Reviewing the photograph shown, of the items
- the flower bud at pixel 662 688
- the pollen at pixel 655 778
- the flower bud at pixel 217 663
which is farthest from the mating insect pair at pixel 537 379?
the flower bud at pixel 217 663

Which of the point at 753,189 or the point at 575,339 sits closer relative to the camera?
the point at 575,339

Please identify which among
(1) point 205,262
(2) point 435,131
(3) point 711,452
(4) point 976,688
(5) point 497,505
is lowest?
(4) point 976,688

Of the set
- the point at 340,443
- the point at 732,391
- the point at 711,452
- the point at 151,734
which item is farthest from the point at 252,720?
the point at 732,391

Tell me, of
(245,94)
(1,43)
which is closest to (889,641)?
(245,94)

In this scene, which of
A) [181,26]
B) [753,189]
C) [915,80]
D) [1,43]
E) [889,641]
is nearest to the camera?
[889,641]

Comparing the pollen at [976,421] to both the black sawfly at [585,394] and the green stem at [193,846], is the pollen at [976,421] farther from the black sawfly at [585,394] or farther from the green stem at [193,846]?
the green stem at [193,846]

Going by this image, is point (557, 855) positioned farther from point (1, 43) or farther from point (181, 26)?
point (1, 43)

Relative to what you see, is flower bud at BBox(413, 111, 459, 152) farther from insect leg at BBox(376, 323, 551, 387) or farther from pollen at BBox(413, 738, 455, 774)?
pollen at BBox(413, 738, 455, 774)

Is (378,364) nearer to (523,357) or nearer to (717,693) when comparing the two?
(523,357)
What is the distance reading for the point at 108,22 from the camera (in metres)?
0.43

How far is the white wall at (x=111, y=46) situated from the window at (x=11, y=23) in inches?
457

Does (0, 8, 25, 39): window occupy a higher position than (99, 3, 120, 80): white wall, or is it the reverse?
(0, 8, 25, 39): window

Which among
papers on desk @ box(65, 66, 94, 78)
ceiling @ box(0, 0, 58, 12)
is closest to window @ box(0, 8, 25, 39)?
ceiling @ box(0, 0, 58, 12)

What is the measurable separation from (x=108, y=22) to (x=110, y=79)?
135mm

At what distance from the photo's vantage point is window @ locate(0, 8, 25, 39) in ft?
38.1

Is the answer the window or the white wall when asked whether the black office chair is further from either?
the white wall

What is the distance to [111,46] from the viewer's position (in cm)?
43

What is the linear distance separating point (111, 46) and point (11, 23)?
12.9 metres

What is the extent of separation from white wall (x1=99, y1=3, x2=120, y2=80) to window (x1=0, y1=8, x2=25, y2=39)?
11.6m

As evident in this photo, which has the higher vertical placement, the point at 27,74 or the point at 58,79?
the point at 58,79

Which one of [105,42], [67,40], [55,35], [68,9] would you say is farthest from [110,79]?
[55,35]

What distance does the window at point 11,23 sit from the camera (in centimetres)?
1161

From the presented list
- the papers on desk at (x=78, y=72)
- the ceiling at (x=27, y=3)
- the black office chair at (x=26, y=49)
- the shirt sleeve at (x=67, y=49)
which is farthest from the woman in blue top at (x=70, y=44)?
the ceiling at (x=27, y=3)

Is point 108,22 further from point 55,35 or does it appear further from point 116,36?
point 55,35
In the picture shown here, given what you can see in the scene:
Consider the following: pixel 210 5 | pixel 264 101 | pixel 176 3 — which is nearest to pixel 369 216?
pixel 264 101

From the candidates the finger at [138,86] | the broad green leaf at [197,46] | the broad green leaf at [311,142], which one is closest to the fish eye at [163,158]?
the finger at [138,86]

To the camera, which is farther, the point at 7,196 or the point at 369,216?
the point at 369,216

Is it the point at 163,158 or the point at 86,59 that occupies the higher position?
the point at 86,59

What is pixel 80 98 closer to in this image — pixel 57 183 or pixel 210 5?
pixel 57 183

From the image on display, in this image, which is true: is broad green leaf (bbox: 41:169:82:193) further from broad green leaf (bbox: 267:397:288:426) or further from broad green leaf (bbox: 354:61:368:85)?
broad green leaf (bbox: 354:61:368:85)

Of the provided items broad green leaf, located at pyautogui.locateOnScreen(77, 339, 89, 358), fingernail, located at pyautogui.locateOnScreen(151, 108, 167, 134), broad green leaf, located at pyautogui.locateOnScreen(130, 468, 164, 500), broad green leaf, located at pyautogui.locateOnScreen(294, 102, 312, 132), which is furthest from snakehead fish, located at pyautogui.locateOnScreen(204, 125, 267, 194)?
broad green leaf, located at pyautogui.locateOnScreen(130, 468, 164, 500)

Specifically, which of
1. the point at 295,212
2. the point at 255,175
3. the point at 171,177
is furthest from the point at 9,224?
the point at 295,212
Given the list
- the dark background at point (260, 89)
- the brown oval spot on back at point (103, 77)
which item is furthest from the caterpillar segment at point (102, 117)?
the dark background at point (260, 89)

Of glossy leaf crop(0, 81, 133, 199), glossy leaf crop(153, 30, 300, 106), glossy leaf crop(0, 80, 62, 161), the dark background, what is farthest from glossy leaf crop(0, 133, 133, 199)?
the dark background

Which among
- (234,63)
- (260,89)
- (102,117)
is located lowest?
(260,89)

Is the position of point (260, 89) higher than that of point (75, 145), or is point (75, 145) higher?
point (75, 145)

::::::::::

→ PROBLEM DETAILS
Render the data from the line containing "Given the list" through the end of the data, inclusive, as a Markdown table with columns Row and Line. Number each row and leave out blank lines.

→ FULL ANSWER
| Row | Line |
|---|---|
| 1 | Given the list |
| 2 | - the dark background at point (260, 89) |
| 3 | - the brown oval spot on back at point (103, 77) |
| 4 | which item is furthest from the caterpillar segment at point (102, 117)? |
| 5 | the dark background at point (260, 89) |
| 6 | Of glossy leaf crop(0, 81, 133, 199), glossy leaf crop(153, 30, 300, 106), glossy leaf crop(0, 80, 62, 161), the dark background, what is farthest from glossy leaf crop(0, 133, 133, 199)? |
| 7 | the dark background |
| 8 | Which among |
| 9 | - (234,63) |
| 10 | - (260,89) |
| 11 | - (102,117) |
| 12 | is located lowest? |
| 13 | (260,89) |
| 14 | Is the position of point (260, 89) higher than that of point (75, 145), or is point (75, 145) higher? |
| 15 | point (75, 145) |